Défendez le droit d'asile !

Adieu Genève !

Il faut s'appeler Thierry Mariani ou Manuel Valls pour ne pas vouloir comprendre quelque chose d'aussi simple: plus on place des obstacles aux démarches des demandeurs d'asile, plus on obtient de "sans-papiers".

Le gouvernement, tiré par le ministère de l'Intérieur et dans un silence ahurissant du ministère de la Justice, impose une procédure d'instruction au rabais à la CNDA pour une catégorie de demandeurs d'asile, que le projet de loi prévoit de rendre plus nombreux. Aux termes du projet de loi en débat à l'Assemblée nationale, les demandeurs d'asile en procédure dite dorénavant "accélérée", contrairement à la procédure qui reste "normale", ne pourront plus faire juger les décisions de l'OFPRA devant une formation de jugement collégiale (un président et deux assesseurs) mais devant un juge unique. Ce dernier devra statuer dans un délai lui aussi accéléré: un mois et demi au lieu de 5 mois.

Plus de collégialité, des délais raccourcis, des instructions rapides, des décisions expéditives. Ce projet adopté en Commission des Lois mardi et revendiqué par le gouvernement comme Mme la rapporteure du projet de loi, ne vise qu'une chose: faire du chiffre, se débarrasser plus rapidement de demandes considérées comme a priori infondées. Avec pour seule garantie, la "qualité et l'expérience des personnes désignées comme juge unique."

Obnubilé par l'illusion de l'efficacité et de l'économie, ce gouvernement montre un mépris souverain pour l'un des piliers centraux d'un état de droit: l'égalité devant la loi et la justice.

Le seul résultat prévisible (le but?) de cette mesure sera un nombre plus élevé de rejets, et donc un nombre plus important de déboutés de l'asile, et donc de sans-papier.

Pourquoi? Parce que, et cela seul un Mariani peut sciemment l'ignorer: un demandeur d'asile n'obtient une protection que s'il parvient à présenter de manière cohérente et argumentée sa demande, et que celle-ci soit examinée de manière approfondie et sérieuse. Sans a priori.

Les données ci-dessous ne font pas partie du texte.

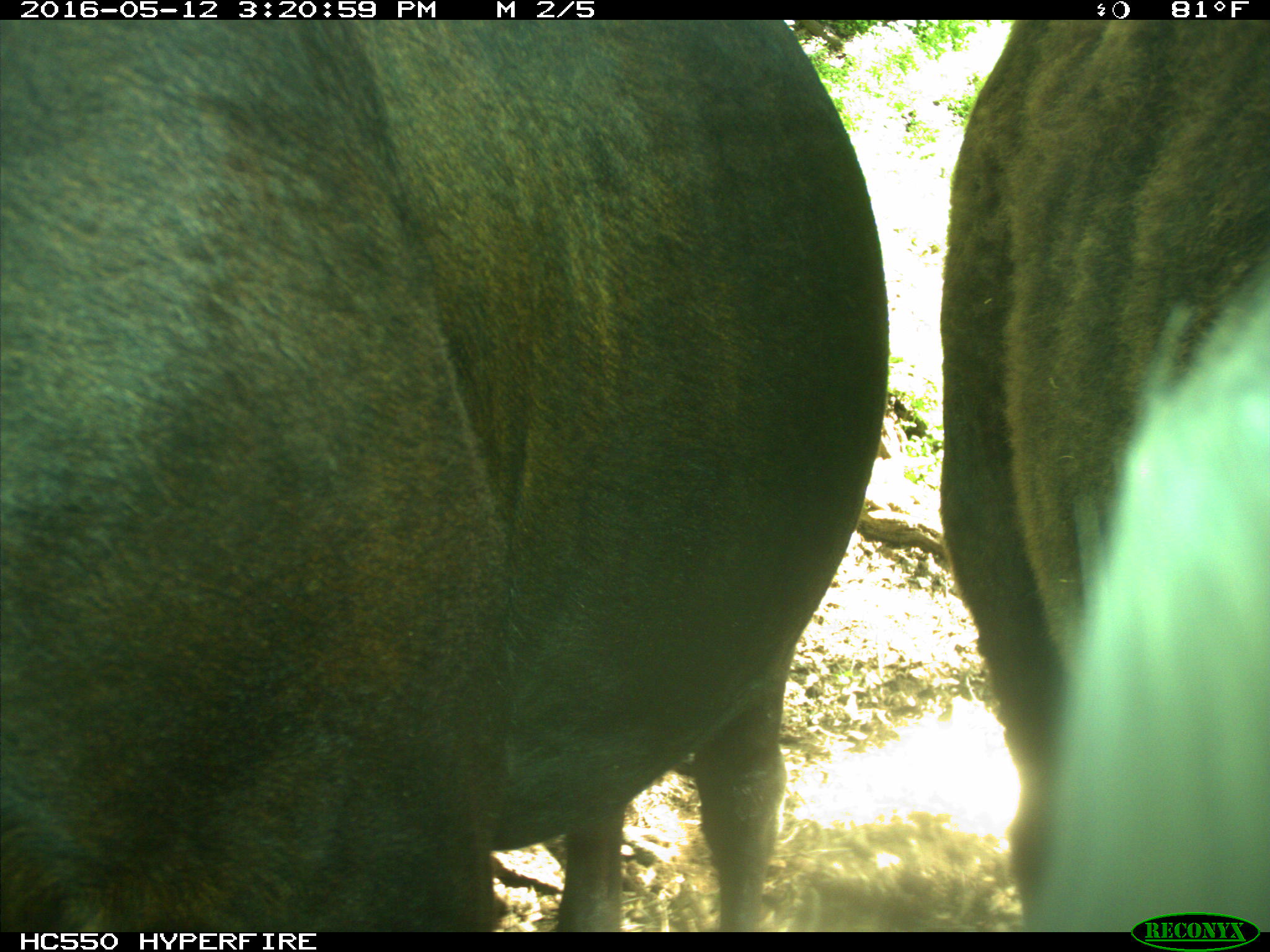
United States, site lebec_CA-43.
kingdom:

Pour preuve: en Isère, les demandeurs d'asile en procédure "prioritaire" sont proportionnellement plus nombreux à obtenir une protection que les demandeurs d'asile en procédure "normale", et ce alors qu'ils sont, en plein a priori, considérés au choix comme des "demandeurs abusifs", des "fraudeurs", ou des "ressortissants de pays sûr".

Dans la plupart des cas, cette protection leur est reconnue par la CNDA, qui actuellement instruit tous les recours sans préjudice du type de procédure, se contentant d'examiner, de manière identique pour tous, chaque demande selon les principes qui régissent le droit d'asile, à savoir la réalité et l'actualité des menaces et dangers qui pèsent sur chaque requérant. Qu'il soit en procédure "normale" ou "prioritaire", qu'il soit congolais ou arménien, qu'il soit un homme ou une femme, noir ou blanc. Car pour l'instant, la justice est la même pour tous.

Et bien voila, ce ne sera plus le cas. Pour contester le même type de décision, prise par la même administration, dans le même type de contentieux, les demandeurs d'asile seront traités inégalement. En tout arbitraire.

Il y avait longtemps qu'un gouvernement et un législateur ne se sont pas aussi résolument assis sur les principes fondamentaux du droit et la convention de Genève.

Il y avait longtemps qu'un gouvernement n'avait pas décidé de fabriquer délibérément autant de sans-papiers et de personnes sans droit.